[Spatial relation data]
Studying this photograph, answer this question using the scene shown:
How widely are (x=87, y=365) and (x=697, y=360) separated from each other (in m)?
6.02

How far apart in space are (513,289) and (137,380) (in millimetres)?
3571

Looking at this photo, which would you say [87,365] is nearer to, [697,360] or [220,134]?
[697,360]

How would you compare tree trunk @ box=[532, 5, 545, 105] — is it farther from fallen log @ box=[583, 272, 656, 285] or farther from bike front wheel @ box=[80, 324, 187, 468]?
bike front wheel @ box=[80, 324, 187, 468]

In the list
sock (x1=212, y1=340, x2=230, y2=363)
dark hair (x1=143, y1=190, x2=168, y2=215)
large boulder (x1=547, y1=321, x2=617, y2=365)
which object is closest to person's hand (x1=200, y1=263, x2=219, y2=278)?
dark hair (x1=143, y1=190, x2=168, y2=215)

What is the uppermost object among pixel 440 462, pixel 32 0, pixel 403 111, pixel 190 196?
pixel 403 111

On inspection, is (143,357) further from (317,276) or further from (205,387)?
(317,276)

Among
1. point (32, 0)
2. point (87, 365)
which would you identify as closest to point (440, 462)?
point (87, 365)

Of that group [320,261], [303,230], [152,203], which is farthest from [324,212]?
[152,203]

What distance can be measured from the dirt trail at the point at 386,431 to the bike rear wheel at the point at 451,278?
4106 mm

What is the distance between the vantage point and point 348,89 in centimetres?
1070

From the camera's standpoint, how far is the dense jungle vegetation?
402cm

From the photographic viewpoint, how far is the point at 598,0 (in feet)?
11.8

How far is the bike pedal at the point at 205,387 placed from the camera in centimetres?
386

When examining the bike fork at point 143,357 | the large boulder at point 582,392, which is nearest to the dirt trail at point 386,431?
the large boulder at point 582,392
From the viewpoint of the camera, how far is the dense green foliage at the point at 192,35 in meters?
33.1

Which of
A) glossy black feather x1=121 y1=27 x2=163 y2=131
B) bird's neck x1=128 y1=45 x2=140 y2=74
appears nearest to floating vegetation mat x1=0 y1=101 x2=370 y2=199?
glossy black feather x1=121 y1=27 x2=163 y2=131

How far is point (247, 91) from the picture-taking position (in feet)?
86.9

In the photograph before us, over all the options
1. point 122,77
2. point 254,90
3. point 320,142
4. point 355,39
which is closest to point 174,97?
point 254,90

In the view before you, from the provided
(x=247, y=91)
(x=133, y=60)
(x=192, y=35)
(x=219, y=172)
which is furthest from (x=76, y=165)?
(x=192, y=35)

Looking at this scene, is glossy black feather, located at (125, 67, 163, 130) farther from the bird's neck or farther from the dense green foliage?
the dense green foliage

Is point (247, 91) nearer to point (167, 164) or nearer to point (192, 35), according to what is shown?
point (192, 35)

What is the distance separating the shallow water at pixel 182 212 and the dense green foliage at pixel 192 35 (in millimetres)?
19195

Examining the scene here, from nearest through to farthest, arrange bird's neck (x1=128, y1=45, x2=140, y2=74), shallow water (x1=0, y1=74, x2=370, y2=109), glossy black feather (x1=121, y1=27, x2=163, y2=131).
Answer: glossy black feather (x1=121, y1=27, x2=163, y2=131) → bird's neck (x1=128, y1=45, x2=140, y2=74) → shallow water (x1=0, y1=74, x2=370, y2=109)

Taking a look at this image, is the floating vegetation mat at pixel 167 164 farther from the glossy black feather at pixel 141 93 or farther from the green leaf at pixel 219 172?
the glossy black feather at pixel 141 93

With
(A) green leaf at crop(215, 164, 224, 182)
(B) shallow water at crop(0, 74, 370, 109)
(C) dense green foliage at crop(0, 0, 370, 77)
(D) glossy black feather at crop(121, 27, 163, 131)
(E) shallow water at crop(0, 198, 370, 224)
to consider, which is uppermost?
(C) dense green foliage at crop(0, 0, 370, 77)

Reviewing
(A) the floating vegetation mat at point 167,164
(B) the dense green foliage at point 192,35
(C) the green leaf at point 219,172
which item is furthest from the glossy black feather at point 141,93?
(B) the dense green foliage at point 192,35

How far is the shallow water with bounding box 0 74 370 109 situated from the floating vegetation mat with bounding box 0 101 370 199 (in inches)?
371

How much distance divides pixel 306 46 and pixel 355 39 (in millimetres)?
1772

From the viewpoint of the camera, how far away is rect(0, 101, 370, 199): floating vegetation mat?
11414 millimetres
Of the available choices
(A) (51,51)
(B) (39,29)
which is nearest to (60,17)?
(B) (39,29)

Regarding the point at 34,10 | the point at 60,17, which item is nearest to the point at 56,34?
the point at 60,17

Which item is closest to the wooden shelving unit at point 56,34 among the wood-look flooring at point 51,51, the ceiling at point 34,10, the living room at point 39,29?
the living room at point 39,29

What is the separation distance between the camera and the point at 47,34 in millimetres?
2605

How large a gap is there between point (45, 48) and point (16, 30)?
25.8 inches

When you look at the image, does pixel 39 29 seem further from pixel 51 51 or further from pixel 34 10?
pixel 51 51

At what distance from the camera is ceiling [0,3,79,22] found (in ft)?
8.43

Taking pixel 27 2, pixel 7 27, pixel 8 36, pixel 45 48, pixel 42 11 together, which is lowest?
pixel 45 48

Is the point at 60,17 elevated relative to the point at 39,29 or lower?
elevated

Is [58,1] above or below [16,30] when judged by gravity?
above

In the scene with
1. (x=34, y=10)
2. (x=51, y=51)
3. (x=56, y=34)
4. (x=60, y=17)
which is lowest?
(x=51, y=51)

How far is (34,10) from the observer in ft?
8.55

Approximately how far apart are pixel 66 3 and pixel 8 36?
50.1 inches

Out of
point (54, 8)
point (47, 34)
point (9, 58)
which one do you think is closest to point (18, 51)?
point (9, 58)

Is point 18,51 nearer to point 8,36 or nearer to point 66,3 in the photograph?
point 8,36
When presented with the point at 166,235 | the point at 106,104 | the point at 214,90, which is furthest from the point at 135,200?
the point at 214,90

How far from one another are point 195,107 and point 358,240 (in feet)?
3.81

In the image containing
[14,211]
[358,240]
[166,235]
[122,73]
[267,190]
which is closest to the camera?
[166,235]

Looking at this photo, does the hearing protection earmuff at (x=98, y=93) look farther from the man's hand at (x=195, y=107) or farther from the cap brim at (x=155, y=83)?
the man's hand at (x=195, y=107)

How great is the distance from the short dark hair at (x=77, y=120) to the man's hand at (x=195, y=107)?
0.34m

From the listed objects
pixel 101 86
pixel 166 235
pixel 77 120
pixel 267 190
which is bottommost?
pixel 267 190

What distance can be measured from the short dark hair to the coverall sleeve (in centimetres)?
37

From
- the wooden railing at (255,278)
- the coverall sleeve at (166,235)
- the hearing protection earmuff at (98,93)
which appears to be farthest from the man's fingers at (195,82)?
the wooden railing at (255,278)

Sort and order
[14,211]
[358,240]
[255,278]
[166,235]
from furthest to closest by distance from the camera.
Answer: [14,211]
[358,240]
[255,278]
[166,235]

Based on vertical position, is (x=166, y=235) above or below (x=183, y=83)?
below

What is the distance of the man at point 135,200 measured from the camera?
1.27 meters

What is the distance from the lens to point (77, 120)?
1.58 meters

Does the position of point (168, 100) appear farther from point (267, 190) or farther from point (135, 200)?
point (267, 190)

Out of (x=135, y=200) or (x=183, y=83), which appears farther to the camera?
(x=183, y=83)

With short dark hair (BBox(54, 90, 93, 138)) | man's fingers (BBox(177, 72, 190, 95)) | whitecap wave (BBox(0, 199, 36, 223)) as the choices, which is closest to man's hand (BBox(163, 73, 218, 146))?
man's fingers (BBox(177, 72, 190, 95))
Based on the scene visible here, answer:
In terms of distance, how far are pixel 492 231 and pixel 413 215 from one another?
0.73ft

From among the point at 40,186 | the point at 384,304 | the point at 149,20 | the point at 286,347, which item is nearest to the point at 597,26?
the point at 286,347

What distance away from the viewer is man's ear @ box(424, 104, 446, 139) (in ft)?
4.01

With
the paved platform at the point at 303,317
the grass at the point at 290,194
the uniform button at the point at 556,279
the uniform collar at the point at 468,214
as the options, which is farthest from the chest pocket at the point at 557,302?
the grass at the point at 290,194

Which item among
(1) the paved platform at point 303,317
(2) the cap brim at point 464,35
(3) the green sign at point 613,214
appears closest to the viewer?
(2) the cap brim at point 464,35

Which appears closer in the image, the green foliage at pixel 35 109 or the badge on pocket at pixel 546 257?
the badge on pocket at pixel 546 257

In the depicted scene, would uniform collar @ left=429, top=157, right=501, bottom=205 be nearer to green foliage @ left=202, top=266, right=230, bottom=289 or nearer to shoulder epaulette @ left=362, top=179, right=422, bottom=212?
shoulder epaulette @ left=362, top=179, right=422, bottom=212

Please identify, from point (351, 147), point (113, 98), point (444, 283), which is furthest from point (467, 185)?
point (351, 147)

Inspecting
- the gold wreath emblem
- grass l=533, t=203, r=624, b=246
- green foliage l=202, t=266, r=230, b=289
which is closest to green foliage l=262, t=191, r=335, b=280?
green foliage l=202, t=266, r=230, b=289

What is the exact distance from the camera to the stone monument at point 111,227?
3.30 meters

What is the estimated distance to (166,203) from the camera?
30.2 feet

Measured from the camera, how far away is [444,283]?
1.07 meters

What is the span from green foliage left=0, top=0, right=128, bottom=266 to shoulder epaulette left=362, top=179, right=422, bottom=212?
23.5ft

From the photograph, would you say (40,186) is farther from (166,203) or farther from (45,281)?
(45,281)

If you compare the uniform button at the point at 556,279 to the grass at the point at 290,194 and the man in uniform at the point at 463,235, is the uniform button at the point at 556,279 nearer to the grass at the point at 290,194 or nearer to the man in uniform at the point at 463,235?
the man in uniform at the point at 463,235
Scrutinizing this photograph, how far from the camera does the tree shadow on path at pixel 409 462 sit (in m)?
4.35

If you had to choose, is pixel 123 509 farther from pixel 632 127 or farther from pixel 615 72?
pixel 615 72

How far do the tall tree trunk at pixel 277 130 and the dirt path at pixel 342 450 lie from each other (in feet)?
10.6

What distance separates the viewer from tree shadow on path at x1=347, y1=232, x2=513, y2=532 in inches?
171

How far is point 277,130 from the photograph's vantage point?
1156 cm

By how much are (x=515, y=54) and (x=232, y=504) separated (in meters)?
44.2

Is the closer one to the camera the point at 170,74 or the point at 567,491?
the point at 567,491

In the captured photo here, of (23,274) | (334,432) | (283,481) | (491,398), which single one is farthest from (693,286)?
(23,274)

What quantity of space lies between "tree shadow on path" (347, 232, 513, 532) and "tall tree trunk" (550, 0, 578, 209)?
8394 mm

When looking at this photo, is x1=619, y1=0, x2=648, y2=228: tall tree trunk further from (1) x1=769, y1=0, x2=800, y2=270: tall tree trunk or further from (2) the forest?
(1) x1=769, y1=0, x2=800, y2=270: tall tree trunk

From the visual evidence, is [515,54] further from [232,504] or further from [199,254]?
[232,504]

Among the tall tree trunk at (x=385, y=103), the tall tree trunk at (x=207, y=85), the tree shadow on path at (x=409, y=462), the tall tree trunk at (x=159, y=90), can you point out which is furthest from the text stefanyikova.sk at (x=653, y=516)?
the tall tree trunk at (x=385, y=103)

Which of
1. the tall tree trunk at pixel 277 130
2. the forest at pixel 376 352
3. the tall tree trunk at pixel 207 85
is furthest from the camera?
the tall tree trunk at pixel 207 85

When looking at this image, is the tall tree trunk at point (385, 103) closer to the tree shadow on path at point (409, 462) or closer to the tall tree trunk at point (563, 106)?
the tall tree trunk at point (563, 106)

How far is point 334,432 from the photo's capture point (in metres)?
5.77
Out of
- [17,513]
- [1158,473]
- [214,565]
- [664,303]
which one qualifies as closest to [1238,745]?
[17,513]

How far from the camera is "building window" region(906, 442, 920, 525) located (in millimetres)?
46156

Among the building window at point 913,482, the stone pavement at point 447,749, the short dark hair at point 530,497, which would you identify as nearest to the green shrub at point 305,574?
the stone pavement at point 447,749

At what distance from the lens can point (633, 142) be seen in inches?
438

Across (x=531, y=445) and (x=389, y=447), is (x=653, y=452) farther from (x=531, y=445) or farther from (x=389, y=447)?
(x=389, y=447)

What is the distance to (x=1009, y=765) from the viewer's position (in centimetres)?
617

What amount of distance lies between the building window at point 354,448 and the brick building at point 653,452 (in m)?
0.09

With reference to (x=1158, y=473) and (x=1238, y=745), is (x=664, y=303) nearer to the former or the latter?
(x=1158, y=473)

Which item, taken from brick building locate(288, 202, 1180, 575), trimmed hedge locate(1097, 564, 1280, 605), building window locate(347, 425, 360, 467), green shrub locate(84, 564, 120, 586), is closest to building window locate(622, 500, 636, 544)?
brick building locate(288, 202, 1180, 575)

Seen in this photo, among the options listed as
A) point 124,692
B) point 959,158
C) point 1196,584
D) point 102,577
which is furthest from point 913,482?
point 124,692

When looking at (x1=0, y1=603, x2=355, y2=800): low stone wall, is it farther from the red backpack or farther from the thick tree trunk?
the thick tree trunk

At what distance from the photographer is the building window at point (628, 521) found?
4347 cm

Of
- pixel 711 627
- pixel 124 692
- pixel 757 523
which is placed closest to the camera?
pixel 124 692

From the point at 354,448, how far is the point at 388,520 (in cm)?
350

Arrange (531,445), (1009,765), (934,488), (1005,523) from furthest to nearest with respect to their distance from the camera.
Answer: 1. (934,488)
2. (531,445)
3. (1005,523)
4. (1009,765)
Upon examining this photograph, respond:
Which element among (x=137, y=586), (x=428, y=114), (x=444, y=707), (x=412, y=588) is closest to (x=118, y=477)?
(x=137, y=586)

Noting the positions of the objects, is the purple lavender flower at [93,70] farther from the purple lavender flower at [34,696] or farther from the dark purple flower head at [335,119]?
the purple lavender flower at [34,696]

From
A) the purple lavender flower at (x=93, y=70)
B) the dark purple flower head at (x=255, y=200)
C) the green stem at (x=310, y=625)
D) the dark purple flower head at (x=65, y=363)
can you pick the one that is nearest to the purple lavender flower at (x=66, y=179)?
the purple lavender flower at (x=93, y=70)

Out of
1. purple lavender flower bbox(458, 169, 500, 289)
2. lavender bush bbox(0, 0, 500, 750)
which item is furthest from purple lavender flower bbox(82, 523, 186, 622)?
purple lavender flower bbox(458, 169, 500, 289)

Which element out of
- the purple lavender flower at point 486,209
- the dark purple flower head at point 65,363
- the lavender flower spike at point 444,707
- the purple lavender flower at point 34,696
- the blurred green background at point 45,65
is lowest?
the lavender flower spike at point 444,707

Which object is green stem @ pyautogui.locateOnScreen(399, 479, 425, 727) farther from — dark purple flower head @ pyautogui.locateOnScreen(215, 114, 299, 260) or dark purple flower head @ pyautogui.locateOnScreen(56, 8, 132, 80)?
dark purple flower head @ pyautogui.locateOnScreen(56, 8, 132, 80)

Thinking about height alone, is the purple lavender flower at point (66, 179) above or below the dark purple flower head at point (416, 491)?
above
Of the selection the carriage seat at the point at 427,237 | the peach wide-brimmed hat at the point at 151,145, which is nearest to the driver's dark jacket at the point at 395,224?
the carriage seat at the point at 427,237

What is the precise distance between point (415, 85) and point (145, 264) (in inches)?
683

Exercise ▸ Nothing but the lines from the one with "Thinking about height" through the end of the data above should be repeated, each exactly as it stands.

Task solution ▸
Thinking about height alone, is the purple lavender flower at point (66, 179) above or below the dark purple flower head at point (416, 491)?
above
Of the selection the carriage seat at the point at 427,237 | the peach wide-brimmed hat at the point at 151,145, which is nearest to the driver's dark jacket at the point at 395,224?
the carriage seat at the point at 427,237

What is the precise distance between point (415, 85) and point (145, 264) (in inches)?
683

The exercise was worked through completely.